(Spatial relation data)
↓
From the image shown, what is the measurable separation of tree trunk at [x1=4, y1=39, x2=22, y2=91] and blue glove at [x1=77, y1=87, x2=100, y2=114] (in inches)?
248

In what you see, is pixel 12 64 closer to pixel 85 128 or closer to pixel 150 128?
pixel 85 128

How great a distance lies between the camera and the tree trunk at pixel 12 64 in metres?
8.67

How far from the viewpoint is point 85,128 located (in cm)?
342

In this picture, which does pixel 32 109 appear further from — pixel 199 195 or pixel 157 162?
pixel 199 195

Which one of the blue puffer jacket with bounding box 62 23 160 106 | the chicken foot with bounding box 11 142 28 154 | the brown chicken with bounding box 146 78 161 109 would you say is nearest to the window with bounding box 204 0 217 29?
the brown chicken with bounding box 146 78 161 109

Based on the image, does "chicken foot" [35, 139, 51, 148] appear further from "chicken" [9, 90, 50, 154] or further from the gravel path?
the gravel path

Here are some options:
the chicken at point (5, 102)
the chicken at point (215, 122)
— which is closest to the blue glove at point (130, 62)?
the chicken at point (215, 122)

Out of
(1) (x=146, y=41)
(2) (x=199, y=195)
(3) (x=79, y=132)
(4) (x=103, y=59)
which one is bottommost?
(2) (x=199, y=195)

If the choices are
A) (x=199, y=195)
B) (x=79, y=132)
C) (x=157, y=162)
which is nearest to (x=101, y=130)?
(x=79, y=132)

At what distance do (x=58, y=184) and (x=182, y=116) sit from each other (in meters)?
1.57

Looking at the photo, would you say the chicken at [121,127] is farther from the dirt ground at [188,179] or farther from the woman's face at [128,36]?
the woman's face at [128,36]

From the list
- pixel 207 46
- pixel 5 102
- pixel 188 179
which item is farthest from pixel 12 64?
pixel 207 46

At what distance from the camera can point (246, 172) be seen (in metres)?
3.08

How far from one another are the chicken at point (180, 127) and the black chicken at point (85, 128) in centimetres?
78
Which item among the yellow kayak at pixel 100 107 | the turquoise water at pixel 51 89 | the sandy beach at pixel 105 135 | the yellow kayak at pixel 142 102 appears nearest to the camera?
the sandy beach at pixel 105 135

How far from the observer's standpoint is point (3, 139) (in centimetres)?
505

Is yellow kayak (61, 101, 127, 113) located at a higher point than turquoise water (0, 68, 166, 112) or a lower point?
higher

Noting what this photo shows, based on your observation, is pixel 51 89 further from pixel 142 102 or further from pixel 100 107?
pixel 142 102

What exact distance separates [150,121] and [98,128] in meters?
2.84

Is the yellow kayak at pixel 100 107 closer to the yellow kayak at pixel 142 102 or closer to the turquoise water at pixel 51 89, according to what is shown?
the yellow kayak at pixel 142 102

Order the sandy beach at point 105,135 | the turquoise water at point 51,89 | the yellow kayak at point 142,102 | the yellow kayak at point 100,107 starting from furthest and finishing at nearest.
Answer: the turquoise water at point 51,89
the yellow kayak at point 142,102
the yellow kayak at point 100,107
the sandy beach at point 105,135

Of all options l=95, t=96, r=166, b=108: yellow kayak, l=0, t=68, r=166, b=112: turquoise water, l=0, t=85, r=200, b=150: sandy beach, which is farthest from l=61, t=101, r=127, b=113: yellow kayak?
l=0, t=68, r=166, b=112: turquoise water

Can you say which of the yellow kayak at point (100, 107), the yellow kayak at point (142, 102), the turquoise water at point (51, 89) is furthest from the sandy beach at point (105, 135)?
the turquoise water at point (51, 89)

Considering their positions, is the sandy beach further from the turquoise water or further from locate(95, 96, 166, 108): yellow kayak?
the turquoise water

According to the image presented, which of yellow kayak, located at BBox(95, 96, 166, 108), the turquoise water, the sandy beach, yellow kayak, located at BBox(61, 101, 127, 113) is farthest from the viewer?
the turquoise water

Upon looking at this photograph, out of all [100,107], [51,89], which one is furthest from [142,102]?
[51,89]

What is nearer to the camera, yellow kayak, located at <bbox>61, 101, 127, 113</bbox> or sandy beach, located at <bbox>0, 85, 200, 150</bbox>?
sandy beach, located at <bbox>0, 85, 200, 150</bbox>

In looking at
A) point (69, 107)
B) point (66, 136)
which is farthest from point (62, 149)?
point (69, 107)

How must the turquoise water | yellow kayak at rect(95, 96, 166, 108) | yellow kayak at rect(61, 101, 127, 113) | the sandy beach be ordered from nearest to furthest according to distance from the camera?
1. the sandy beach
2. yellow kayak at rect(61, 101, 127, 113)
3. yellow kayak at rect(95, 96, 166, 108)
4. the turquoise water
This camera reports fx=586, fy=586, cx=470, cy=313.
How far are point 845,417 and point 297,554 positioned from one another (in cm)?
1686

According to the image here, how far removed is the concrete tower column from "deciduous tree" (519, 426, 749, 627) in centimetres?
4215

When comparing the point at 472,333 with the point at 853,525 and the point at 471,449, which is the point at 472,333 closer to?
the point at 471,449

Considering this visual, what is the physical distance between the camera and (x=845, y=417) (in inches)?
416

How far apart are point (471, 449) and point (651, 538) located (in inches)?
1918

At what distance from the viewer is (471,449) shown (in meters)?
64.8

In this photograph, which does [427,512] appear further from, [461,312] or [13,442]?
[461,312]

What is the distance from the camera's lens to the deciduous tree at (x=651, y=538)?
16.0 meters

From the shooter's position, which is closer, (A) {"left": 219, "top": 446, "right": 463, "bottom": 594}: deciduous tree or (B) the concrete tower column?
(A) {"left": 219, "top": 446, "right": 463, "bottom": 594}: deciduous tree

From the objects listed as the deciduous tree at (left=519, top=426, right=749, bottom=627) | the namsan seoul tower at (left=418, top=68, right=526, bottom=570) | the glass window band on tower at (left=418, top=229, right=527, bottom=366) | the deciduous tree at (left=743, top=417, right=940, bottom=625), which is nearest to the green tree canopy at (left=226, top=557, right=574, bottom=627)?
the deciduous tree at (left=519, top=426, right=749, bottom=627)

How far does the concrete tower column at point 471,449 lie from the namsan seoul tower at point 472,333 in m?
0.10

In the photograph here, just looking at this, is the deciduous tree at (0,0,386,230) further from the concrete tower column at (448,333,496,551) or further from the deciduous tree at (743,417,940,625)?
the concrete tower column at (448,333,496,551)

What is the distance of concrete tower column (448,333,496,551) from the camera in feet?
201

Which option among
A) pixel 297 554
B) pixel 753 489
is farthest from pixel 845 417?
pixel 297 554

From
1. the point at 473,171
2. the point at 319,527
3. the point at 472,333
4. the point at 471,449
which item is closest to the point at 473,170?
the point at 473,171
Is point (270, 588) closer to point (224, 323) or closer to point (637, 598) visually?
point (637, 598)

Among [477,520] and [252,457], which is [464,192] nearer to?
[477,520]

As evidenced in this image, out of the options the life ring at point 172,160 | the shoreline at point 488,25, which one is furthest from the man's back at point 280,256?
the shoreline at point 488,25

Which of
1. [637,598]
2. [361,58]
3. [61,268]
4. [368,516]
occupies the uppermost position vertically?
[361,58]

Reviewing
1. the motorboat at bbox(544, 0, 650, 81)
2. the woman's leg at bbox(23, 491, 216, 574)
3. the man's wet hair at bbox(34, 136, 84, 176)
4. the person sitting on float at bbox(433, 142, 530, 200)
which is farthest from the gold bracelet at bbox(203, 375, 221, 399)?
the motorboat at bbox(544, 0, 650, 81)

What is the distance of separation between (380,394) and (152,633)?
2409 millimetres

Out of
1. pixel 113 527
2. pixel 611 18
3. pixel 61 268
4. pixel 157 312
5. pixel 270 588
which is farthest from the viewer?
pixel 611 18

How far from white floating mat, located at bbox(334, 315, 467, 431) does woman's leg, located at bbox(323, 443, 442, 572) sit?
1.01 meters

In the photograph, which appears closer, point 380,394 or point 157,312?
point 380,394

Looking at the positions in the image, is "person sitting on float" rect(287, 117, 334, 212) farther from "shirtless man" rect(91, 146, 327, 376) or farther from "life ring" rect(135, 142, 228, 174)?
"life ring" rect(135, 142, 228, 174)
↑
*Written problem:* Update the rows in the stretch from the line containing "How must the" through the line containing "16.0 meters" by replacing "deciduous tree" with "leafy tree", leaving everything else unchanged.

*Exercise result:*
How must the turquoise water | yellow kayak at rect(95, 96, 166, 108) | yellow kayak at rect(61, 101, 127, 113) | the sandy beach be ordered from nearest to furthest according to distance from the camera?
1. the sandy beach
2. yellow kayak at rect(61, 101, 127, 113)
3. yellow kayak at rect(95, 96, 166, 108)
4. the turquoise water
This camera reports fx=586, fy=586, cx=470, cy=313.
How far are point 845,417 and point 297,554 positioned from one another (in cm)?
1686

According to the image here, how far removed is the concrete tower column from "leafy tree" (519, 426, 749, 627) in centimetres?
4215

When comparing the point at 472,333 with the point at 853,525 and the point at 471,449, which is the point at 472,333 closer to?
the point at 471,449

Considering this visual, what is the physical distance between the camera and (x=845, y=417) (in inches)?
416

How far apart are point (471, 449) and point (651, 538) located (in inches)?
1918

At what distance from the viewer is (471,449) shown (in meters)?
64.8

In this photograph, which does [427,512] appear further from, [461,312] or [13,442]?
[461,312]

What is the distance from the camera's lens to the leafy tree at (x=651, y=538)?
16.0 meters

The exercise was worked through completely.